Supplied text:

Suffer for Who You Are

In many ways 2018 has been an exciting year for me. I’ve joined Clover Health as a software engineer, become a crisis counselor at a suicide hotline, and was voted into the Board of Directors at the bookstore cooperative I work at. That being said, there’s never a better time to examine what’s happened to me than towards the end of the year. I don’t necessarily love to reflect on my growth, rather I like to see what I can take away from it and how I can become better.

So taking a step back and looking at all the problems of this year, how they’ve occurred, and what techniques I’ve learned to overcome them; I’ve recognized a common theme.

Repeating some of my past writings and sayings, it’s evident that lack of honesty and vulnerable communication is the root of many problems. In social, work, or even situations with myself I find being honest to be the most difficult thing. It requires me to be cognizant of my setting, my emotional leaps, and others. I’ve always tended to be an emotional and neurotic person (fun fact: my Myers-Briggs personality is INFJ) and that hasn’t changed a bit.

And so to reiterate, I find that honesty is the biggest thing I’ve walked away. It takes a lot of guts to be honest in a world filled with reasonable insecurities and pride. It takes a lot of sacrifices and putting all your cards out there, letting folks know that this is who you truly are. And finally it takes a lot of awareness / mindfulness of the present. It takes emotional burden to take a step back to care for yourself and respect others.

I’ve realized that a lot of my disagreements over situations stemmed from miscommunication. Spoken or written language is nuanced in the sense that it is multifaceted and multi-layered. Whether or not we intend it to be, the words we speak and the sounds we make carry multitudes across different ears. It’s wonderful in a way, but also has unintended consequences.

Recorded information:
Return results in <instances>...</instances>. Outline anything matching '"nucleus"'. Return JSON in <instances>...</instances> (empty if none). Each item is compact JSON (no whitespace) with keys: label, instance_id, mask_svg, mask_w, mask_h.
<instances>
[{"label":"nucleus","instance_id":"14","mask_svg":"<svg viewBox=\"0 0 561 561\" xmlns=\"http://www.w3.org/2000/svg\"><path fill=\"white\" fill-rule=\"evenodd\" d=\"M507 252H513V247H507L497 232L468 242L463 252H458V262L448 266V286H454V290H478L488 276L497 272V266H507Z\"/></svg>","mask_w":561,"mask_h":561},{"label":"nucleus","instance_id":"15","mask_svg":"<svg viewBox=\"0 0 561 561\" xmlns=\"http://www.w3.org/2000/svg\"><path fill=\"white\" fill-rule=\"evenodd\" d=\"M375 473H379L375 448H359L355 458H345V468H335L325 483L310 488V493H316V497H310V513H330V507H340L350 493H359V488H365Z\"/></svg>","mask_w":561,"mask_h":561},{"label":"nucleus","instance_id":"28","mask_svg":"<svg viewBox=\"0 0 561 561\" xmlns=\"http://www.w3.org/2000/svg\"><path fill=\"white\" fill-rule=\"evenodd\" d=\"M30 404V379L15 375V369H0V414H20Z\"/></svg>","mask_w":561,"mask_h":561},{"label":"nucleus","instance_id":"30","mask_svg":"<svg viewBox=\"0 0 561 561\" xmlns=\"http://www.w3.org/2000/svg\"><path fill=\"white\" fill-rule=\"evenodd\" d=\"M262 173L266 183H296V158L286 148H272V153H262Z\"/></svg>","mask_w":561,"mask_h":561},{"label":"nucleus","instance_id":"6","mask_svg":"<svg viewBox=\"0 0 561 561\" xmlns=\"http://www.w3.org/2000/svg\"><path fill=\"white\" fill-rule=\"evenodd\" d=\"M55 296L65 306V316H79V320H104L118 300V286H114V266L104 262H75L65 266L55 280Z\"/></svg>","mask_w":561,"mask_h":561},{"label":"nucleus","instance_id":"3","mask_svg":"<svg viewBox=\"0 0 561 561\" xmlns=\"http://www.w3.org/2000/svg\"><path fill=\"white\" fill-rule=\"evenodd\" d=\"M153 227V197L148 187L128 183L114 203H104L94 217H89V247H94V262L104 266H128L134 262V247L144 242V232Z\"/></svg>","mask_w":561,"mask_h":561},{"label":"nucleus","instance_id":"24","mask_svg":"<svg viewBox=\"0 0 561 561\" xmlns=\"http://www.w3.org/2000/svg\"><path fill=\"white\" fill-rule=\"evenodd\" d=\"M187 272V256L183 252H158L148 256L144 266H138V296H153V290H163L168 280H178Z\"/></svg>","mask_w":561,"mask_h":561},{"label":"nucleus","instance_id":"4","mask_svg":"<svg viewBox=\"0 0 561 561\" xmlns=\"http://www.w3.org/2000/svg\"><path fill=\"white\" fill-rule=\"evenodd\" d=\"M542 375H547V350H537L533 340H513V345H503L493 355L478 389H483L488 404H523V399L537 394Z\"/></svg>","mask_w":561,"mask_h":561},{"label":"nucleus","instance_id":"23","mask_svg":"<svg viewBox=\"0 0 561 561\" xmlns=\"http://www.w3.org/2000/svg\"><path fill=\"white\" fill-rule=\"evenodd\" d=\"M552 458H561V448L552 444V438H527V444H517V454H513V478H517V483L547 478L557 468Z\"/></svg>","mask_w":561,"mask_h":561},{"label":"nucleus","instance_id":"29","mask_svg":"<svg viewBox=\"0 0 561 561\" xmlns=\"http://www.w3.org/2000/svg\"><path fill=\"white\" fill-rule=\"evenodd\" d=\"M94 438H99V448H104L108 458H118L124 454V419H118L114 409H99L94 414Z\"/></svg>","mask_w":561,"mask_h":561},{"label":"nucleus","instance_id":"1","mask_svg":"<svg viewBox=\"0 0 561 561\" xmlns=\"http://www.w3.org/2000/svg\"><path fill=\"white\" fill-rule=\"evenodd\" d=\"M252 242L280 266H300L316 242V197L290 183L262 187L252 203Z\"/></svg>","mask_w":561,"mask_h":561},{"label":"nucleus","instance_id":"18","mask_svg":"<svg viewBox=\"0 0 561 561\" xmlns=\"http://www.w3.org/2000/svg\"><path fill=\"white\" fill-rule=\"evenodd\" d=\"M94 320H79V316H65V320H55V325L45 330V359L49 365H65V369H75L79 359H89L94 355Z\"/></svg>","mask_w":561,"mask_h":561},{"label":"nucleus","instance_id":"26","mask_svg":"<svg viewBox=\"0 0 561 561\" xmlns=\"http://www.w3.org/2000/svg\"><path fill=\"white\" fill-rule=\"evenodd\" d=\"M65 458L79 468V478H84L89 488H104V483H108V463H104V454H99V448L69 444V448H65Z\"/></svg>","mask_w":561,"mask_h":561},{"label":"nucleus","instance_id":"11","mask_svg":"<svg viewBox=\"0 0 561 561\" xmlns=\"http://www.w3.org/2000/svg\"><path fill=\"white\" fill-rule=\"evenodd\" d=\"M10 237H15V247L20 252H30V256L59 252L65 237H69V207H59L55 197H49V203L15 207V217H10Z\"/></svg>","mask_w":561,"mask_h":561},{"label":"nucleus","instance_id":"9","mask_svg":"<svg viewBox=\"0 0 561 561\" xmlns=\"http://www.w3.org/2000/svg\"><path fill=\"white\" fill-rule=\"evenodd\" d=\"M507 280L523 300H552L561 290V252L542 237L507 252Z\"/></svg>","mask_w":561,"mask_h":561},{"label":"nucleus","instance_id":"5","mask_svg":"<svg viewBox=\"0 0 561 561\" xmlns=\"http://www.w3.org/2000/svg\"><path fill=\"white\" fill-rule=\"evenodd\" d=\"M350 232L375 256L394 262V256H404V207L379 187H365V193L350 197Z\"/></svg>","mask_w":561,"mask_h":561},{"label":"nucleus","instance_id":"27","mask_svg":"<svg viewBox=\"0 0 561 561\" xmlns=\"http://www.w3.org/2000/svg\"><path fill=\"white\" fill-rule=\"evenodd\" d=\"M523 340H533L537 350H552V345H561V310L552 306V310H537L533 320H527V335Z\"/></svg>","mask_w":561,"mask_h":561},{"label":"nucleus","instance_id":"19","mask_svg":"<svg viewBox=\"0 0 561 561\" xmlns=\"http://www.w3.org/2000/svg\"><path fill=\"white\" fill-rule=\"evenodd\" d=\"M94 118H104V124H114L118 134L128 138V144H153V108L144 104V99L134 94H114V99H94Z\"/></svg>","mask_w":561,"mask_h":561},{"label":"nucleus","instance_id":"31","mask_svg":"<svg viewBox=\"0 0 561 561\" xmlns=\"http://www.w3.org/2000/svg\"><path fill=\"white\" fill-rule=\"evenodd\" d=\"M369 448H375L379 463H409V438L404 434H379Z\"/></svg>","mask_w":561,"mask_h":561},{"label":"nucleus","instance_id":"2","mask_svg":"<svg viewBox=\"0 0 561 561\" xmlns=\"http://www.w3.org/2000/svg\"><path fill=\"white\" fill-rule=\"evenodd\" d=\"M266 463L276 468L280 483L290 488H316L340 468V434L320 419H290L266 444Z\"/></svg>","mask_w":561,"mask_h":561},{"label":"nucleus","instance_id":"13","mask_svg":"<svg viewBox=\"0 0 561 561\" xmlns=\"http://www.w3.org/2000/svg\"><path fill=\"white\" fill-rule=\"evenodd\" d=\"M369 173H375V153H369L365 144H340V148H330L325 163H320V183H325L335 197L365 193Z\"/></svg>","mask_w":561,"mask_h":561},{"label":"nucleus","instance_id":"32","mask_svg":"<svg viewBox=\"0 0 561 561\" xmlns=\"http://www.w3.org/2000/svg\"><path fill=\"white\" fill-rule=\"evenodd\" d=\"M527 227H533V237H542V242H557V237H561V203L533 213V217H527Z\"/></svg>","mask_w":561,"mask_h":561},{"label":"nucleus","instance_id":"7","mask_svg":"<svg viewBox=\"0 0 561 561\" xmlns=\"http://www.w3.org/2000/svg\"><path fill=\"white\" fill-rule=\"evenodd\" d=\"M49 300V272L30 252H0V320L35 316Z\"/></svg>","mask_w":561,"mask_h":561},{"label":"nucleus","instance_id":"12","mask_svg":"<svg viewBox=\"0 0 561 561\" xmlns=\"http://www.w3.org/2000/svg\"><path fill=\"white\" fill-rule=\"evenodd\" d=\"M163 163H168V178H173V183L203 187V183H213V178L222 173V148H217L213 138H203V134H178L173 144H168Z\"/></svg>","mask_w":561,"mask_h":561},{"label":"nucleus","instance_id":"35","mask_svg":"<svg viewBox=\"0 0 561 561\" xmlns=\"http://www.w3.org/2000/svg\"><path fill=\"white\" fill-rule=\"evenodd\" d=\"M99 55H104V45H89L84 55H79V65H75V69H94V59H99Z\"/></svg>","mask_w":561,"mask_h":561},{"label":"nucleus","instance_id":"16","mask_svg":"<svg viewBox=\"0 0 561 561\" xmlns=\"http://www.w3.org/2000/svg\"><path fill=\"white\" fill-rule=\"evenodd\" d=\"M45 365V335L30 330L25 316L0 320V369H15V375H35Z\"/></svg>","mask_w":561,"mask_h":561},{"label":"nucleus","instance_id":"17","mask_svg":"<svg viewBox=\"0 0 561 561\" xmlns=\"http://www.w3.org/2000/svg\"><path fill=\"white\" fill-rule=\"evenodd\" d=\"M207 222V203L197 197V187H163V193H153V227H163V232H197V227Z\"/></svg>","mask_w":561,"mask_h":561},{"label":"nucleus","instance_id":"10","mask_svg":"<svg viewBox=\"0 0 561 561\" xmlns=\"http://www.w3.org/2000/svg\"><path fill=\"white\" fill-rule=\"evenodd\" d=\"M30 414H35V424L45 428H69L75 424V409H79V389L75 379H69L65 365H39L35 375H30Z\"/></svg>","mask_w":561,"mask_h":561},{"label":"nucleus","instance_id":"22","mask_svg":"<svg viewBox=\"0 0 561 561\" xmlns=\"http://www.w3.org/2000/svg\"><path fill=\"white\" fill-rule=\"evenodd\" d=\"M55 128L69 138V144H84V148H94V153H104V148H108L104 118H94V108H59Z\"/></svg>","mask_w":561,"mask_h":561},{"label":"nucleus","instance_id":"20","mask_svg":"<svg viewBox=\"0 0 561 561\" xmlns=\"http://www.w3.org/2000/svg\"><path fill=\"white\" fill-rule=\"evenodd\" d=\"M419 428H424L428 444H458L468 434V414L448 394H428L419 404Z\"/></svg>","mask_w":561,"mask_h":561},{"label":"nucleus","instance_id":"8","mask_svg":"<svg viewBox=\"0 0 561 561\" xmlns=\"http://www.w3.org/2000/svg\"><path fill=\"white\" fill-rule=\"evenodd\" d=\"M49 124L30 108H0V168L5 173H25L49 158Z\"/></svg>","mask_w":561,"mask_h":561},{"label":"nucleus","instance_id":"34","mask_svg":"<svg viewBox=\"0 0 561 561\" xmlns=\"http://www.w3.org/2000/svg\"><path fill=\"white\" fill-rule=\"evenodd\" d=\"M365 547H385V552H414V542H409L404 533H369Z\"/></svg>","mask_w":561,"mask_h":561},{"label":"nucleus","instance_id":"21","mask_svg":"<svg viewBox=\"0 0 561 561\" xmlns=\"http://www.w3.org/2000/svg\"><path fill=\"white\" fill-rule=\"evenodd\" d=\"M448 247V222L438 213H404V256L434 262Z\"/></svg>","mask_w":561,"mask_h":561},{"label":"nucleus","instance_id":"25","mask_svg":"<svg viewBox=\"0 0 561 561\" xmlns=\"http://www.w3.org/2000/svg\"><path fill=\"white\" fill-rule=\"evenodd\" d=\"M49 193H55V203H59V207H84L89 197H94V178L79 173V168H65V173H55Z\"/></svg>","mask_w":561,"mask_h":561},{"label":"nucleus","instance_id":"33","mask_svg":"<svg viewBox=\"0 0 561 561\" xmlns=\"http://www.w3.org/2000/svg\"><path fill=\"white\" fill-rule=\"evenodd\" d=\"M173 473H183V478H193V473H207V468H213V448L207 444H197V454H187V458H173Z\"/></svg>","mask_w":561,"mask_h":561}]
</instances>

Request:
From the year-end essay on honesty, pull out the passage word for word, starting at "Repeating some of" and ending at "changed a bit.".

Written response:
Repeating some of my past writings and sayings, it’s evident that lack of honesty and vulnerable communication is the root of many problems. In social, work, or even situations with myself I find being honest to be the most difficult thing. It requires me to be cognizant of my setting, my emotional leaps, and others. I’ve always tended to be an emotional and neurotic person (fun fact: my Myers-Briggs personality is INFJ) and that hasn’t changed a bit.